Não foi de primeira que me encantei por Todo Dia. Verdade seja dita, capa chama a atenção e a de Todo Dia não me foi muito atrativa, embora ela seja muito coerente com o que a história transmite. Talvez a pouca variação de cores e a predominância do bege não tenha me agradado, mas por causa das boas resenhas que li do livro, resolvi dar uma chance e me permiti conhecer a história.
Não me decepcionei, mas tampouco me encantei.
A é um “humano” (não consegui aceitar a existência de A como humana. Para mim, ele é uma espécie de espírito em fase de aprendizado, algo do tipo) que, todos os dias, acorda em um corpo diferente. Desde que se entendeu por gente, A sabe que sua vida é assim. Está sendo assim desde sempre. Ele não tem “pais”, não sabe porque esse fenômeno acontece e vive de forma que não interfira ou atrapalhe a existência dos corpos que ocupa (e é nesse ponto que faço analogia à cor da capa, que não é viva ou mesmo vibrante. Como a existência de “A”). Já foi, inclusive, de tudo um pouco: menino, menina, drogado, transexual, depressivo, garota popular e desejada, jogador de futebol, nerd, religioso e por aí vai. Foram longas experiências em corpos diferentes, corpos que A raramente ocupa mais de duas vezes.
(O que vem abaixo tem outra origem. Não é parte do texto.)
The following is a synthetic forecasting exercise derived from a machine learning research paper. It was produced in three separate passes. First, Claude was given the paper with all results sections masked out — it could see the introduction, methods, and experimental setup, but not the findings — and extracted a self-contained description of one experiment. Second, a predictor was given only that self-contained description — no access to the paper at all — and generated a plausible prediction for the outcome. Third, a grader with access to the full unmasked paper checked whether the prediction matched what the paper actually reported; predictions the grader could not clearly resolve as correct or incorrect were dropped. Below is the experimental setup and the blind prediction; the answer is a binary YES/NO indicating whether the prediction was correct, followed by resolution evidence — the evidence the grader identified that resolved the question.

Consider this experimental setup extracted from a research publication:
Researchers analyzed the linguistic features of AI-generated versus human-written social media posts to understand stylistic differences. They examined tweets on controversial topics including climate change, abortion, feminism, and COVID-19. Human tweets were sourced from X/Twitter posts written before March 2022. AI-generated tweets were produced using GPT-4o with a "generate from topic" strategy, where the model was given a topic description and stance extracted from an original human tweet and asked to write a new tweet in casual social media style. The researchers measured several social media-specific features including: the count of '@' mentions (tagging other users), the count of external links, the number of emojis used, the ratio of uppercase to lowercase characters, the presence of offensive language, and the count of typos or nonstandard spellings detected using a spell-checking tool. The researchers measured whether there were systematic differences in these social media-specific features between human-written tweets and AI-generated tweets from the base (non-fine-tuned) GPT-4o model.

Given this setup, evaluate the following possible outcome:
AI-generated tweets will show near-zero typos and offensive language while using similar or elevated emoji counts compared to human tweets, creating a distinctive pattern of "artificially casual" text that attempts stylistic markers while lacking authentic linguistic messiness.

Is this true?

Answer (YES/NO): NO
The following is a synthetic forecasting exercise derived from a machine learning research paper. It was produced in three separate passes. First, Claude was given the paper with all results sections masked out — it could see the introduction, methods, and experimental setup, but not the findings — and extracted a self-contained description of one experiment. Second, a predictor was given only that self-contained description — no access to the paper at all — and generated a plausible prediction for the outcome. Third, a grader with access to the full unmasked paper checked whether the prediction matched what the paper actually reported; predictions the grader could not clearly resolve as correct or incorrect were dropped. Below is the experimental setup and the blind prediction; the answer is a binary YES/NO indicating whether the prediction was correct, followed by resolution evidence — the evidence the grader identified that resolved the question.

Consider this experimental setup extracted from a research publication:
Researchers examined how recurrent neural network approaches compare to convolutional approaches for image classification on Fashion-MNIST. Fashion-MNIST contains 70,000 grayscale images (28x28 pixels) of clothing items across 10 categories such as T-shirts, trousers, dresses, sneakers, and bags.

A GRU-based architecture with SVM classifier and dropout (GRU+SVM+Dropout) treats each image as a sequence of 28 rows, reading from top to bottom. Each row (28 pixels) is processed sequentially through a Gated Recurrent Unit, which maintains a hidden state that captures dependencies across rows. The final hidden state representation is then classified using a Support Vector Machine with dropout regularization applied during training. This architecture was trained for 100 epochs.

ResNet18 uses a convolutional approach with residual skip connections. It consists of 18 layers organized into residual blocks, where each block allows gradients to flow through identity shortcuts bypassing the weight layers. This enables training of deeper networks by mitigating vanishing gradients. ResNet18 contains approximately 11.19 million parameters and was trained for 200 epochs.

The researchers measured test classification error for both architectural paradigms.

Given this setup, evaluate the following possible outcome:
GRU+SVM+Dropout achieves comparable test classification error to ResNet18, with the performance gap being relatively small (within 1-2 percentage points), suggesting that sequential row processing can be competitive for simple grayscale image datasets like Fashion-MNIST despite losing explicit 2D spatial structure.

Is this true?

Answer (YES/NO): NO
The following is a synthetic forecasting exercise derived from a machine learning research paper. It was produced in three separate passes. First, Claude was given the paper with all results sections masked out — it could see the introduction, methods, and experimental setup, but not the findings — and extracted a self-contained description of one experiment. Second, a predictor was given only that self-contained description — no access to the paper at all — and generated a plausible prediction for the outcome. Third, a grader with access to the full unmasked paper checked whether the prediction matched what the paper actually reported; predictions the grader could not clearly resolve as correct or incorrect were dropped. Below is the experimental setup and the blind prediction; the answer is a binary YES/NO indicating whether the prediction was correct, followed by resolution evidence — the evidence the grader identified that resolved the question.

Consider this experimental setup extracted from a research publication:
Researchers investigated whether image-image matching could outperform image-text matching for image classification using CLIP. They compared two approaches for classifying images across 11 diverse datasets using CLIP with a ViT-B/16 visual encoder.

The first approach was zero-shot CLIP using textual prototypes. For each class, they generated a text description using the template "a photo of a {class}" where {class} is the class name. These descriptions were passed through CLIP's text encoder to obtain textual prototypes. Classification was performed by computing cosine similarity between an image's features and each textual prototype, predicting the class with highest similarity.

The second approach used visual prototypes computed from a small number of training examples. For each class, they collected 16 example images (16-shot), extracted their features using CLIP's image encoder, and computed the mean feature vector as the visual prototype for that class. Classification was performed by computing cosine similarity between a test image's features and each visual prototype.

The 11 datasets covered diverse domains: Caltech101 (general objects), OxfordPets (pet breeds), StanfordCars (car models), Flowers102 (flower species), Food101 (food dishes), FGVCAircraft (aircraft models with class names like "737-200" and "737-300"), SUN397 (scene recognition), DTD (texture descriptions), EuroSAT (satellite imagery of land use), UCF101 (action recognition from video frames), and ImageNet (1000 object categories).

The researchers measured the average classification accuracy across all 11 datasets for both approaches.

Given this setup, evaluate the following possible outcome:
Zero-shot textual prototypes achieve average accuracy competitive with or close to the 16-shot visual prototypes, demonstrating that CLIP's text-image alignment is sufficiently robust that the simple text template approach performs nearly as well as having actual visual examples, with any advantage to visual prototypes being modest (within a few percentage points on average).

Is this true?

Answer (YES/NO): NO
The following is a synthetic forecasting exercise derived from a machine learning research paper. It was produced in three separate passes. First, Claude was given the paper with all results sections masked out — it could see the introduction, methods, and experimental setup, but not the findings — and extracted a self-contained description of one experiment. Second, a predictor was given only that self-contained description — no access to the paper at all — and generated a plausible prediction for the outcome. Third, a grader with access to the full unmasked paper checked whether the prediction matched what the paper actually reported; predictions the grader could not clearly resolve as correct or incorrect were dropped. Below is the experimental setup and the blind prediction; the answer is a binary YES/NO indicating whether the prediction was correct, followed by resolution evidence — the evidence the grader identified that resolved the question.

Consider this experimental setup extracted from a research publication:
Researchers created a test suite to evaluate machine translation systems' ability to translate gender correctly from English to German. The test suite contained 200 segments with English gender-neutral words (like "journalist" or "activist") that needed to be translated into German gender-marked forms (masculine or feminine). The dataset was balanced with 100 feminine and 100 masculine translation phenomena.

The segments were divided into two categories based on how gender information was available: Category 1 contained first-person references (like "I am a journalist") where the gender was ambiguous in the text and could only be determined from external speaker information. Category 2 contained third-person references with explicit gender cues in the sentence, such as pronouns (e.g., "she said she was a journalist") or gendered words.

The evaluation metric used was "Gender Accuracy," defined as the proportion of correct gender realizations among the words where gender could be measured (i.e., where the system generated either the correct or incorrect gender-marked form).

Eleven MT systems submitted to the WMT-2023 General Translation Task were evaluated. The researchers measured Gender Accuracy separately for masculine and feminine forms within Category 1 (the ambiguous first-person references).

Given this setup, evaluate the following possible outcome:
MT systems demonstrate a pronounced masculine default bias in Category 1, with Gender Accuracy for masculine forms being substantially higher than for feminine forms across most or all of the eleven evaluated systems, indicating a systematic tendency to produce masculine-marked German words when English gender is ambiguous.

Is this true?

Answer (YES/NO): YES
Acostumado à eterna mudança de sua vida, A tenta não criar vínculos. Sua existência é solitária, apática. Porém, no dia 5.994 as coisas tomam rumos diferentes: ele conhece Rhiannon e, pela primeira vez, se apaixona e quer se manter perto de alguém. Ele quer ser notado, quer que alguém possa ver que ele está ali, embora escondido por tantas faces e tantas vivências diferentes. Obviamente, tal fato traz uma série de problemas. Afinal, manter um relacionamento com uma pessoa que não tem uma existência física não é algo muito comum – ou mesmo fácil.
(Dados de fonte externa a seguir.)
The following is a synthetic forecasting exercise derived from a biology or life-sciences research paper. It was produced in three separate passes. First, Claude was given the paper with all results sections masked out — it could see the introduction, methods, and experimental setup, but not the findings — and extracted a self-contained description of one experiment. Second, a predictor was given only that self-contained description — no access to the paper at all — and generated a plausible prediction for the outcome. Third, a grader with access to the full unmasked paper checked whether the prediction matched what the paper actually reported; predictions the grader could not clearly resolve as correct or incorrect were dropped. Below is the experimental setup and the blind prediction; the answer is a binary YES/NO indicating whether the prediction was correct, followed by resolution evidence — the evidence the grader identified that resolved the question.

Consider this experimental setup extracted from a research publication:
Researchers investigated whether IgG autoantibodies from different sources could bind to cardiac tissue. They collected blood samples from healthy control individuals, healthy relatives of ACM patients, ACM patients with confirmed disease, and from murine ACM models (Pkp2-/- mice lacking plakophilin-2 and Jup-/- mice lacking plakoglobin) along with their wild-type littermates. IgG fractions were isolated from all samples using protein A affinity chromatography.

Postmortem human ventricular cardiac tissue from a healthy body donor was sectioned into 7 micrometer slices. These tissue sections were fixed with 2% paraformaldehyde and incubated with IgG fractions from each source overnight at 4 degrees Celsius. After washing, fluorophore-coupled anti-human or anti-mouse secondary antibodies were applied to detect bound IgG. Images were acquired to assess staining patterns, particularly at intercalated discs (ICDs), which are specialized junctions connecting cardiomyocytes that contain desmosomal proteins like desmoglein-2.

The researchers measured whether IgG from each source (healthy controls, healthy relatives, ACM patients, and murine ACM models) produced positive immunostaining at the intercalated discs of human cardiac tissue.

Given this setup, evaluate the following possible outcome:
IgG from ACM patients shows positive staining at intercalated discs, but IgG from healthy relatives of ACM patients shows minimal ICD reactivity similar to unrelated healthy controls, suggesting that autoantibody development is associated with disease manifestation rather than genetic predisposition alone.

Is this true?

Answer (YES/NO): NO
Corro. Sou feito para correr. Porque, quando você corre, pode ser qualquer um. Você concentra todas as energias em um corpo, nada mais nada menos do que um corpo. Se você está correndo para vencer, não pensa em nada além dos pensamentos do corpo, nem tem objetivos além dos pensamentos do corpo, nem tem objetivos além dos objetivos do corpo. Você se extingue em nome da velocidade. E se anula para ultrapassar a linha de chegada.

Admito que o que me tocou verdadeiramente no livro não foi a questão romântica trabalhada (não consegui me afeiçoar a Rhiannon), mas sim as reflexões sensíveis que A faz. Como ele não se classifica como um gênero, tudo para ele é muito natural – ser garoto, garota, transexual. Ele não compreende a existência de preconceitos quando todos somos iguais em praticamente tudo. Isso fora a poética questão: “O que você faria se você só tivesse um dia?”. A sacada do autor foi realmente genial e a vida de A foi trabalhada com muita sensibilidade. Outro ponto alto foi a ausência de explicações para muitas das questões trabalhadas. Você não precisa saber dos detalhes esmiuçados (como porque A vive desse jeito, o que realmente ele é) para a história funcionar. Ela se desenvolve perfeitamente bem sem que cada pormenor seja detalhado.
Mas, admito, por mais sensível e bem trabalhado que a história seja, ela não me tocou lá no fundo. Ainda assim, considero que Todo Dia é um livro de leitura quase obrigatória. Refletir nunca é demais, não é mesmo?